:: Task goal ::
Give the data again exactly, from its opening line through the line in which "scientific name: Alces alces" appears.

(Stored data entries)
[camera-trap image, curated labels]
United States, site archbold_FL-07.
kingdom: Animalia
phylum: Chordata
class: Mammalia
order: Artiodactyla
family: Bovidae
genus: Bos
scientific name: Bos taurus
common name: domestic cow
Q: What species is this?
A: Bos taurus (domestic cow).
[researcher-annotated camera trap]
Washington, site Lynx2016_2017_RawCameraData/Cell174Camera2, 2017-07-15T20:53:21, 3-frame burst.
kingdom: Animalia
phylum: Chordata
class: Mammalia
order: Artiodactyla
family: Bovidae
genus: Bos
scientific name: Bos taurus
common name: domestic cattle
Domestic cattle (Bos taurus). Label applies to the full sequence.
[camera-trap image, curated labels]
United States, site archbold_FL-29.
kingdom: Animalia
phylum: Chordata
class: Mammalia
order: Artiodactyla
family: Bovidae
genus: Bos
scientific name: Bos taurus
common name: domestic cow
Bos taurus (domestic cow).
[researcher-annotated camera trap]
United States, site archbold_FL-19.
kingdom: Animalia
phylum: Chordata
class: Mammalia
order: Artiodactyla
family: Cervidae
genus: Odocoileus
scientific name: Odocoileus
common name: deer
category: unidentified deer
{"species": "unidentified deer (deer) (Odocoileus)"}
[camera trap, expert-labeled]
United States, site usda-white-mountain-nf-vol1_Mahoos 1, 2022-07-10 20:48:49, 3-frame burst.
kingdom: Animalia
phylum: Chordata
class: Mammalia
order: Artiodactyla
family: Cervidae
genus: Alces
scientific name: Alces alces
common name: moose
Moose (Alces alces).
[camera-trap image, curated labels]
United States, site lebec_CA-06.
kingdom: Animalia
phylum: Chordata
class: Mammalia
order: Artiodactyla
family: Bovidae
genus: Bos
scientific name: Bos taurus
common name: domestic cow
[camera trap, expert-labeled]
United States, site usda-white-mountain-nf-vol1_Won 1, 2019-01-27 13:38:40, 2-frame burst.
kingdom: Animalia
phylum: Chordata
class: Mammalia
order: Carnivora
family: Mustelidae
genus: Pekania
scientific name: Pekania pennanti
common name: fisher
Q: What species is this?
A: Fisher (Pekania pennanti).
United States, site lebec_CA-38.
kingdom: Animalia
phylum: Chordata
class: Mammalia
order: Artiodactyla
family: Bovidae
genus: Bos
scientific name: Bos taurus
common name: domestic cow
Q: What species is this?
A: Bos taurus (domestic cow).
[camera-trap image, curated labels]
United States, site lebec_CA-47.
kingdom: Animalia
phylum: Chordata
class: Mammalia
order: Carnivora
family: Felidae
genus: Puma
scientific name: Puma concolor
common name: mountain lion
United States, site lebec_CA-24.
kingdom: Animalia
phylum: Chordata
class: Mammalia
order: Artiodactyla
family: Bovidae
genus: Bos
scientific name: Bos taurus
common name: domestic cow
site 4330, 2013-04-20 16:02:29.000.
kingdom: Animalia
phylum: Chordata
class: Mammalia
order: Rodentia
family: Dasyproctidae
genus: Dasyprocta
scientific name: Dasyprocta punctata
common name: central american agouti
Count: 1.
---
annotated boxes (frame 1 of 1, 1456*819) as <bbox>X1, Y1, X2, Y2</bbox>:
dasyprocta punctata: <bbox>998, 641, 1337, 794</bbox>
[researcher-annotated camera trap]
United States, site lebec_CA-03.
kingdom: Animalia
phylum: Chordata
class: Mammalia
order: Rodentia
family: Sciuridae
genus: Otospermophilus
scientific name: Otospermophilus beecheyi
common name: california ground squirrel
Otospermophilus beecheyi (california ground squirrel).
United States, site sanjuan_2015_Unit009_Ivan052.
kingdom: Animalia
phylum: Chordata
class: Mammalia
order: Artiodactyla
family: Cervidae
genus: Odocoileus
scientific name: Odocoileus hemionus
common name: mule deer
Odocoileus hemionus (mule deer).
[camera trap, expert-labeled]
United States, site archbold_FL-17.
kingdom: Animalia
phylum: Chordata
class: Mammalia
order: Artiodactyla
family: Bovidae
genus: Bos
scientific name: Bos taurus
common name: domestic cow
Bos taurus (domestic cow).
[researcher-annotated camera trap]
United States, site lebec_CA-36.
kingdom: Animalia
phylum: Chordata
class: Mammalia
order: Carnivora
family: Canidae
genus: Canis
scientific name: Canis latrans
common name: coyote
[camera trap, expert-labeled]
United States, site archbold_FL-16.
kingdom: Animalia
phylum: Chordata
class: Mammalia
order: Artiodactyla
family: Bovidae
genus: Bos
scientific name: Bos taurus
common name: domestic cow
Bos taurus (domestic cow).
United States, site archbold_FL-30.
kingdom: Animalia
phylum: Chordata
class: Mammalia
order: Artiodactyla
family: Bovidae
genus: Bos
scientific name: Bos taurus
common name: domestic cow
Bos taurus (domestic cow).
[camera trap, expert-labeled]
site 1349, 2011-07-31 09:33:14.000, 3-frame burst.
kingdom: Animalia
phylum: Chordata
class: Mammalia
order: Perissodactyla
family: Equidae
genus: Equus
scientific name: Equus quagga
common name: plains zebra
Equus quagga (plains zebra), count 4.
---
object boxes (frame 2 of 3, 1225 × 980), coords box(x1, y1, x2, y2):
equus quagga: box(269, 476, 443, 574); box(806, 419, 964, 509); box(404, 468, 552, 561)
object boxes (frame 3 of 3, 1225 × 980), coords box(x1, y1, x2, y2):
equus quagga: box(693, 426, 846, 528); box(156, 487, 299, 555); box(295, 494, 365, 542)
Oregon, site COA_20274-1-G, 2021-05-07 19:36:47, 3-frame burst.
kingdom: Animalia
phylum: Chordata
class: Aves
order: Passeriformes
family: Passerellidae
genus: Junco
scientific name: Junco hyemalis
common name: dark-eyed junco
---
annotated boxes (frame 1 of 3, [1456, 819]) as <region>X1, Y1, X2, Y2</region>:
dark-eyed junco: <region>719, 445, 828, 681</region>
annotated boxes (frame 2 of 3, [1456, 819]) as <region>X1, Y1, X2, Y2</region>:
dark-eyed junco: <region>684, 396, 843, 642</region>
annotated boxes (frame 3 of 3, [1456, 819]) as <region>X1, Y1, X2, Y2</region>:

:: Solution for this problem ::
[camera-trap image, curated labels]
United States, site archbold_FL-07.
kingdom: Animalia
phylum: Chordata
class: Mammalia
order: Artiodactyla
family: Bovidae
genus: Bos
scientific name: Bos taurus
common name: domestic cow
Q: What species is this?
A: Bos taurus (domestic cow).
[researcher-annotated camera trap]
Washington, site Lynx2016_2017_RawCameraData/Cell174Camera2, 2017-07-15T20:53:21, 3-frame burst.
kingdom: Animalia
phylum: Chordata
class: Mammalia
order: Artiodactyla
family: Bovidae
genus: Bos
scientific name: Bos taurus
common name: domestic cattle
Domestic cattle (Bos taurus). Label applies to the full sequence.
[camera-trap image, curated labels]
United States, site archbold_FL-29.
kingdom: Animalia
phylum: Chordata
class: Mammalia
order: Artiodactyla
family: Bovidae
genus: Bos
scientific name: Bos taurus
common name: domestic cow
Bos taurus (domestic cow).
[researcher-annotated camera trap]
United States, site archbold_FL-19.
kingdom: Animalia
phylum: Chordata
class: Mammalia
order: Artiodactyla
family: Cervidae
genus: Odocoileus
scientific name: Odocoileus
common name: deer
category: unidentified deer
{"species": "unidentified deer (deer) (Odocoileus)"}
[camera trap, expert-labeled]
United States, site usda-white-mountain-nf-vol1_Mahoos 1, 2022-07-10 20:48:49, 3-frame burst.
kingdom: Animalia
phylum: Chordata
class: Mammalia
order: Artiodactyla
family: Cervidae
genus: Alces
scientific name: Alces alces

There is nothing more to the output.